▸ **Задания**:
[a] Выпишите из текста о Треплеве фрагмент от слов «Треплев, по сути, выразил» до слов «Толстого о бессмертии?» включительно.
[b] Определите, соответствуют ли тексту о Треплеве следующие утверждения. Ответьте на каждое «да» или «нет» и приведите точную цитату из текста, подтверждающую ответ.
(i) Величайшие творцы средневекового религиозного искусства были анонимны.
(ii) У Чехова есть подлинно религиозное осмысление проблемы разобщённости.
(iii) Треплев одинок только как человек, но не как художник.
[c] С кем, согласно тексту о Треплеве, готовится к решающей борьбе мировая душа в пьесе Треплева?

▸ **Исходный текст**:
Поэтому так одинок Треплев. Одинок как человек и как художник. Именно от одиночества его страдает и его искусство: "Я одинок, не согрет ничьей привязанностью, мне холодно, как в подземелье, и, что бы я ни писал, всё это сухо, чёрство, мрачно". Вот где средоточие всей проблемы. Проблема и самого автора, который в собственном творчестве сумел её одолеть.
Треплев соприкасается с трагическим противоречием, когда создаёт свою пьесу. Она обнаруживает несовпадение резких индивидуалистических стремлений художника с попыткой выйти на над-индивидуальный уровень мировидения. Тут возникает проблема самости художника, проблема авторской собственности на созданное, — неразрешимая в рамках секулярного искусства. Единство может быть достигнуто лишь при преодолении самоуединения. А это потребует в конечном итоге отказа от авторского права. Вспомним, что величайшие творцы средневекового религиозного искусства (зодчие, иконописцы) были анонимны. Но это было возможно при полноте христианского отношения к делу. Для художника Нового времени это невозможно.
Треплев, по сути, выразил идею всеобщего единения через создание образа мировой души, в которой слились все земные жизни и которая готовится к решающей борьбе с главным своим врагом, дьяволом. Но в таком обезличивании может таиться причина страданий обречённой на уничтожение индивидуальности. А сама эта душа — не близка ли той студенистой безликости, которую Чехов так резко не принял в суждениях Толстого о бессмертии?
Итак, стремление к одолению самообособленности и страдание от грядущего обезличивания. Мировая душа в пьесе Треплева — это, пожалуй, некий пантеистический символ, и в такой природе его кроется ещё одна трагическая причина неприятия его страждущей индивидуальностью. Подлинное преодоление разобщённости возможно лишь на личностном уровне, через соборное нераздельное единство неслиянных личностей. А для этого требуется подлинно религиозное осмысление проблемы. Этого у Чехова нет, есть лишь намёк в финальных словах Нины Заречной: "…В нашем деле — всё равно, играем мы на сцене или пишем — главное не слава, не блеск, не то, о чём я мечтала, а уменье терпеть. Умей нести свой крест и веруй. Я верую и мне не так больно, и когда я думаю о своём призвании, то не боюсь жизни".

▸ **Фрагменты набора данных**:
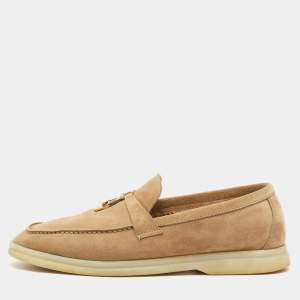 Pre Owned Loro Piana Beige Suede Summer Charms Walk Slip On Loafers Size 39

...

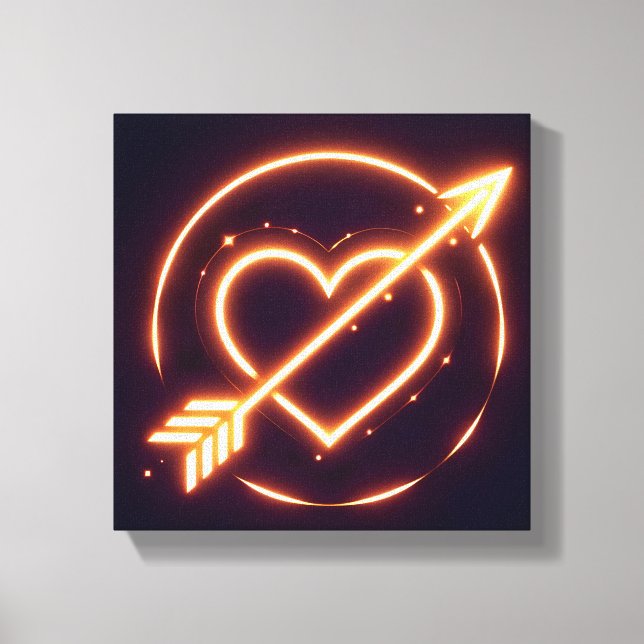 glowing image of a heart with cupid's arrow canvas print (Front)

▸ **Ответы к заданиям**:
[a]
Треплев, по сути, выразил идею всеобщего единения через создание образа мировой души, в которой слились все земные жизни и которая готовится к решающей борьбе с главным своим врагом, дьяволом. Но в таком обезличивании может таиться причина страданий обречённой на уничтожение индивидуальности. А сама эта душа — не близка ли той студенистой безликости, которую Чехов так резко не принял в суждениях Толстого о бессмертии?

[b]
(i) Да: «величайшие творцы средневекового религиозного искусства (зодчие, иконописцы) были анонимны».
(ii) Нет: «Этого у Чехова нет, есть лишь намёк в финальных словах Нины Заречной».
(iii) Нет: «Одинок как человек и как художник».

[c] С дьяволом, своим главным врагом.